Pada minggu ke-34 ini, saya hanya mendapat satu informasi tentang keadaan bayi, yaitu lingkar kepalanya yang sekarang berukuran 8,3 cm. Perkembangannya masih konsisten di garis 5% di bawah rata-rata menurut grafik yang saya dapatkan dari Internet. Kemungkinan bukan bayi yang besar, seperti anak pertama yang juga lahir dengan ukuran yang lebih kecil dibanding teman-teman seangkatannya di rumah sakit waktu itu.

━━━━━━━━━━━━━━━━━━━━

- Tugas dan Latihan:
1 > Tuliskan kembali bagian teks tentang minggu ke-34 kehamilan yang dimulai dengan kata-kata "Pada minggu ke-34" dan berakhir dengan kata-kata "sakit waktu itu.".
2 > Terjemahkan kalimat "Pada minggu ke-34 ini, saya hanya mendapat satu informasi tentang keadaan bayi, yaitu lingkar kepalanya yang sekarang berukuran 8,3 cm." dari teks tentang minggu ke-34 kehamilan ke dalam bahasa Inggris.
3 > Teruskan teks tentang minggu ke-34 kehamilan mulai setelah kalimat terakhirnya.

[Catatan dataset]
━━━━━━━━━━━━━━━━━━━━

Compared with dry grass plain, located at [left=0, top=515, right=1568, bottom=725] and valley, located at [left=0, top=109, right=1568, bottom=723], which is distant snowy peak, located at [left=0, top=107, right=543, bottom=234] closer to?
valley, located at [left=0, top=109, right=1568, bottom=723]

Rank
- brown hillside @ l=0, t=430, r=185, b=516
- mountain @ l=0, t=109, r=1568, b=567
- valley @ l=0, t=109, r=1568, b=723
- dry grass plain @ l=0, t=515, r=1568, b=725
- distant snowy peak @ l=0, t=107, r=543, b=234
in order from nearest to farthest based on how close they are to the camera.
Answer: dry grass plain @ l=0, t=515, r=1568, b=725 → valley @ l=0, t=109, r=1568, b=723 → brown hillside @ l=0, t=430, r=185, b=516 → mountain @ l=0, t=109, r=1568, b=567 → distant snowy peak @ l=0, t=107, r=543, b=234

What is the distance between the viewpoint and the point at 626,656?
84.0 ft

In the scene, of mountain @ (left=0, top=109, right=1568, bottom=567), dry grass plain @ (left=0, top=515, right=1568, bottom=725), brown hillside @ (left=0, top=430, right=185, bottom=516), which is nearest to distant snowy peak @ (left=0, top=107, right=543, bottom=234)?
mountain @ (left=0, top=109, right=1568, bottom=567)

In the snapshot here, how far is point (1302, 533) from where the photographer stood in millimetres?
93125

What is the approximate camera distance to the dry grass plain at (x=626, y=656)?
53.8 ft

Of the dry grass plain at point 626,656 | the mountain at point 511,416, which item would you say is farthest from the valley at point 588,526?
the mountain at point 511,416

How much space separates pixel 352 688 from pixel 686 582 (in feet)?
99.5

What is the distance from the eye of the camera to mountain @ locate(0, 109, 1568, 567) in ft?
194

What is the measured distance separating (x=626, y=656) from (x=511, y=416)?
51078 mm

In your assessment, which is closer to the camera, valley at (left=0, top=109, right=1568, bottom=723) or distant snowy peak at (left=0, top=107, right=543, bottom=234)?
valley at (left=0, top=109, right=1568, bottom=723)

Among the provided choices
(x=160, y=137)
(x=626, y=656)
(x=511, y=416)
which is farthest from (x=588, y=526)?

━━━━━━━━━━━━━━━━━━━━

- Jawaban:
1 >
Pada minggu ke-34 ini, saya hanya mendapat satu informasi tentang keadaan bayi, yaitu lingkar kepalanya yang sekarang berukuran 8,3 cm. Perkembangannya masih konsisten di garis 5% di bawah rata-rata menurut grafik yang saya dapatkan dari Internet. Kemungkinan bukan bayi yang besar, seperti anak pertama yang juga lahir dengan ukuran yang lebih kecil dibanding teman-teman seangkatannya di rumah sakit waktu itu.

2 > In this 34th week, I received only one piece of information about the baby's condition, namely its head circumference, which now measures 8.3 cm.

3 >
Apa sebenarnya yang bisa dipastikan dari keadaan bayi di dalam rahim? Hasil USG hanya memperlihatkan kualitas-kualitas fisiknya, sementara pertumbuhan yang dialami bayi mencakup juga sisi yang tak terukur secara fisik, seperti ruhnya, watak dan kepribadian bawaannya yang tiba-tiba muncul begitu saja ketika mereka mulai tumbuh di luar rahim. Masalah alergi, misalnya, tidak ada yang bisa memastikan apakah bayi yang akan lahir itu punya masalah alergi setelah lahir. Jadi, wajar saja jika ada ribuan pikiran yang tidak bisa ditenangkan soal janin. Menanti kelahirannya adalah salah satu bentuk penerimaan pasif, penyerahan diri pada yang Mahakuasa, Maha Pencipta.

Para pakar menyebutnya instink bersarang (nesting instinct); dorongan yang muncul pada ibu hamil untuk mempersiapkan tempat tinggal bagi calon anaknya. Tapi saya merasakannya sekadar sebagai dorongan kecemburuan pada kenyamanan yang saya rasakan ketika berkunjung ke rumah teman yang rajin beres-beres rumah.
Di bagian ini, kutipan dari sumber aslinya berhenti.